Instructions to follow:
Rewrite the data from the line with "How far apart are point" up to and including the line with "69.3 meters", substituting "nearer" for each occurrence of "closer" and leaving everything else unchanged.

Task data:
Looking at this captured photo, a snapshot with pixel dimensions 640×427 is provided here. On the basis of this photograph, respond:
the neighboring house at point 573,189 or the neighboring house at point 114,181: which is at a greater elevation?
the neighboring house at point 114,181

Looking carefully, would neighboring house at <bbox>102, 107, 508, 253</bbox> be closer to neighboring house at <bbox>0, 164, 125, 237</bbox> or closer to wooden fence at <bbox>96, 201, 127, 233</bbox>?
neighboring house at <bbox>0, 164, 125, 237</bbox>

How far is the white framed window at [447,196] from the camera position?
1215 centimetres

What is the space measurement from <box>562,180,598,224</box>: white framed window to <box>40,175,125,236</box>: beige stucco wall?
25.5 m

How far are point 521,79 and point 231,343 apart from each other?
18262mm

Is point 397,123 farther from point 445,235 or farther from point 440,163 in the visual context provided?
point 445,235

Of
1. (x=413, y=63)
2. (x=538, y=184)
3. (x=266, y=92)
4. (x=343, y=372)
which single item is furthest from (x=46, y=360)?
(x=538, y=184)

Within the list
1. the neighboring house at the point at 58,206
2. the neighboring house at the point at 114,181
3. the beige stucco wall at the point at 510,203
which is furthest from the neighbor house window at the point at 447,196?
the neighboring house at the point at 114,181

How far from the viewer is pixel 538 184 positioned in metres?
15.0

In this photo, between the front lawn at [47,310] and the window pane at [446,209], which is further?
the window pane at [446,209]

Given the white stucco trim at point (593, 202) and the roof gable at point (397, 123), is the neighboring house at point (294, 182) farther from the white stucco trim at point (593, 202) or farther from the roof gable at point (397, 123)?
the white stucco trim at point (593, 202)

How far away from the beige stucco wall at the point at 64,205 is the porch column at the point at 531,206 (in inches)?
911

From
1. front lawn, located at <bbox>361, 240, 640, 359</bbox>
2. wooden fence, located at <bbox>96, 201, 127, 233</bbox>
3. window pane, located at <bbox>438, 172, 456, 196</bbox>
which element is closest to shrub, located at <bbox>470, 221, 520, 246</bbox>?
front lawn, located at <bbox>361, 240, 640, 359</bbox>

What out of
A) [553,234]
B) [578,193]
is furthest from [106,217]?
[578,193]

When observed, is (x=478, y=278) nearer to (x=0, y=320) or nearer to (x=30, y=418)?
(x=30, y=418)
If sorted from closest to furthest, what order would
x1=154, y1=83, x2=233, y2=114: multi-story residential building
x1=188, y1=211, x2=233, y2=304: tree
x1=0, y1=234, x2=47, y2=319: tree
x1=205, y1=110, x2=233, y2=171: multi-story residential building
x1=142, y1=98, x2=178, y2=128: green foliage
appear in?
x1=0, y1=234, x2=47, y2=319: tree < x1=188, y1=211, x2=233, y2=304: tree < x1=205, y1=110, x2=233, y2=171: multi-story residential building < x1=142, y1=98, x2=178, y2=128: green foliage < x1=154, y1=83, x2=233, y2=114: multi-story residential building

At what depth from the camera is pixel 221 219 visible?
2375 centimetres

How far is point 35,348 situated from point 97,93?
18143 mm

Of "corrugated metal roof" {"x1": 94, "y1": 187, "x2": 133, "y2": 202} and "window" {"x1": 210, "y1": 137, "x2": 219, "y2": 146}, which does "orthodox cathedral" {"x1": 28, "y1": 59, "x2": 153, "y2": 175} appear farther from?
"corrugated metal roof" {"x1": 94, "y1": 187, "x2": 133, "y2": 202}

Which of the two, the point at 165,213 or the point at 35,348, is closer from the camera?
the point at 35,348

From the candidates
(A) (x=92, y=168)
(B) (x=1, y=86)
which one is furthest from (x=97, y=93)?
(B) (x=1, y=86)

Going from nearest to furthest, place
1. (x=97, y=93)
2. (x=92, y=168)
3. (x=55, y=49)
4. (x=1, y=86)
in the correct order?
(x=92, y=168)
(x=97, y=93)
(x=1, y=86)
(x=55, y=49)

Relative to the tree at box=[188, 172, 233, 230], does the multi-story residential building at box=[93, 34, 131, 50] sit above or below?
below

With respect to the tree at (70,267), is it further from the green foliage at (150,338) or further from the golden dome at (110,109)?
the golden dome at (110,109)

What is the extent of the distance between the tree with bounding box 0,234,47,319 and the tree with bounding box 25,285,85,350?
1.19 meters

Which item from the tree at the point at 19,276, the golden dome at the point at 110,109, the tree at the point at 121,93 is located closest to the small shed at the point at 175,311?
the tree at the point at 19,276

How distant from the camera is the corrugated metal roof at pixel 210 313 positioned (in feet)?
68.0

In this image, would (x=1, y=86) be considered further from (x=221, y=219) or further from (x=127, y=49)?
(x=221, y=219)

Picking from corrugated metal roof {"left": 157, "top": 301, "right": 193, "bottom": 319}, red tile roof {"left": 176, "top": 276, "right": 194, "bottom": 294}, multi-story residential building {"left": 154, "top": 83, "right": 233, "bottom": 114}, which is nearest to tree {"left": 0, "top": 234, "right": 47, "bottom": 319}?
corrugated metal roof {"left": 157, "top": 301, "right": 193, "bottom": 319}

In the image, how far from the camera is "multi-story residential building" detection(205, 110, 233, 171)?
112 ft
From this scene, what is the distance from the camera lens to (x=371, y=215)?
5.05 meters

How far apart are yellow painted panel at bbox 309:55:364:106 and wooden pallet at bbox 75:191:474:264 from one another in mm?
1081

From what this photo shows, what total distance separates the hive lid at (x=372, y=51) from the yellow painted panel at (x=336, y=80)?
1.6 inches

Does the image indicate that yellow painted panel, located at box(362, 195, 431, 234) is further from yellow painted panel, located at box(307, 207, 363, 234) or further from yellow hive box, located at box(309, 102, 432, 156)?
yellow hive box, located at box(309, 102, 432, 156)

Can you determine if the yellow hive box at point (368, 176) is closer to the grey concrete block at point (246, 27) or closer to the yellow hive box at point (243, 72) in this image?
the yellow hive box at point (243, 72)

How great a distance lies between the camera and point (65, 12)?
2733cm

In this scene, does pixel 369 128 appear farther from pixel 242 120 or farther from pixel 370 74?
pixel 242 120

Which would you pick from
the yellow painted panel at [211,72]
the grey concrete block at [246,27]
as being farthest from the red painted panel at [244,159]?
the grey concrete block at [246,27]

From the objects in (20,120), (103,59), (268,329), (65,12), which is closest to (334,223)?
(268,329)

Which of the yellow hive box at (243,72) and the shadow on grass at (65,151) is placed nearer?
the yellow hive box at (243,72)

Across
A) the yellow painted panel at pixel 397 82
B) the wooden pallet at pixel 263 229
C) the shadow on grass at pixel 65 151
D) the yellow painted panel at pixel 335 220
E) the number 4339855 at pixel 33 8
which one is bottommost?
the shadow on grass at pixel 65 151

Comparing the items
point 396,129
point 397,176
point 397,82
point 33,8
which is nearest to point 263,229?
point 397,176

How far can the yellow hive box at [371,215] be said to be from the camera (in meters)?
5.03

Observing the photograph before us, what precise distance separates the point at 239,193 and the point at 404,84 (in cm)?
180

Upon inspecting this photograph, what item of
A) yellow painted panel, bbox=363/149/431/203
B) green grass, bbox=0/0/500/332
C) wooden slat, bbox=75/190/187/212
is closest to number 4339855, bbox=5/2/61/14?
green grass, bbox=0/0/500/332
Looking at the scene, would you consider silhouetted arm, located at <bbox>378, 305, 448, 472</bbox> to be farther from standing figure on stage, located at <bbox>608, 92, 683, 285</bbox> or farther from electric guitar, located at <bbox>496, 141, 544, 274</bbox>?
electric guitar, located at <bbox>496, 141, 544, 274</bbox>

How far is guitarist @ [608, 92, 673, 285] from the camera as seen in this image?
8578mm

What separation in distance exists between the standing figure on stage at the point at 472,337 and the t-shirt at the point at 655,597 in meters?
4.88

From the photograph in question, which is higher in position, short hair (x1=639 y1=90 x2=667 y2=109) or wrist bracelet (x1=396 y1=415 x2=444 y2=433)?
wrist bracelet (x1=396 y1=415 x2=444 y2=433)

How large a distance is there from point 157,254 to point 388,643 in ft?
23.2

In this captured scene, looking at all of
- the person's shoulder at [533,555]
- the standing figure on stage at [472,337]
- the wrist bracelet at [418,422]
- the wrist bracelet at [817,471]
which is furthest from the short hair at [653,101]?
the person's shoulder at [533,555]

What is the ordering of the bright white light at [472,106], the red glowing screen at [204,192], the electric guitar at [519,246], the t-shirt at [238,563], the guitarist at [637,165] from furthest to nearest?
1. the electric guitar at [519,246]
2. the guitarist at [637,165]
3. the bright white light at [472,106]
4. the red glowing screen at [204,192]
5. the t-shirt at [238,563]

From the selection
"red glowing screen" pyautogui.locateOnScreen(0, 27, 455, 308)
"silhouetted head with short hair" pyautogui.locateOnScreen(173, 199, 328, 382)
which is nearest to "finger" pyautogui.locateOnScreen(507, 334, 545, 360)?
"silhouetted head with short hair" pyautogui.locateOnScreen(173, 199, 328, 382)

* * *

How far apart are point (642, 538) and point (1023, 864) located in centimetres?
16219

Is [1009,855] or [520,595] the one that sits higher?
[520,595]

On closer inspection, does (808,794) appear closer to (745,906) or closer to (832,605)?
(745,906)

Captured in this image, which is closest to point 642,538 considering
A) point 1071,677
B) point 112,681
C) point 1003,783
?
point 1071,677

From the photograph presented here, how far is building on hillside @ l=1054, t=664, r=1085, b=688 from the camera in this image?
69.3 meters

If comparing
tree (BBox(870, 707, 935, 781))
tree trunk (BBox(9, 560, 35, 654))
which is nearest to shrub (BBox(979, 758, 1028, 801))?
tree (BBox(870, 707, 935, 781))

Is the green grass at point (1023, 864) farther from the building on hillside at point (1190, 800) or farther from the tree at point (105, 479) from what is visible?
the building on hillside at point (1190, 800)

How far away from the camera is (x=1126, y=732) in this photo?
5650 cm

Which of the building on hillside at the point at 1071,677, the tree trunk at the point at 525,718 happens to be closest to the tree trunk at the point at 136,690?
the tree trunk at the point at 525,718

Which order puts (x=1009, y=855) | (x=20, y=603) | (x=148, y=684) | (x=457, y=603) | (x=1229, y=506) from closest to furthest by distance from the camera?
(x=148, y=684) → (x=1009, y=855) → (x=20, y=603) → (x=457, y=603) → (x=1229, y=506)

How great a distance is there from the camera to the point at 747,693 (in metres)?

Result:
How far apart are point (642, 538) and point (1023, 864) located in centimetres?
16219

Is [1009,855] or [520,595] the one that sits higher?
[520,595]

On nearer inspection, does (808,794) appear nearer to (745,906) or nearer to (832,605)?
(745,906)

Captured in this image, which is closest to point 642,538 considering
A) point 1071,677
B) point 112,681
C) point 1003,783
?
point 1071,677

From the photograph presented here, how far is building on hillside @ l=1054, t=664, r=1085, b=688 from the camera in this image?
69.3 meters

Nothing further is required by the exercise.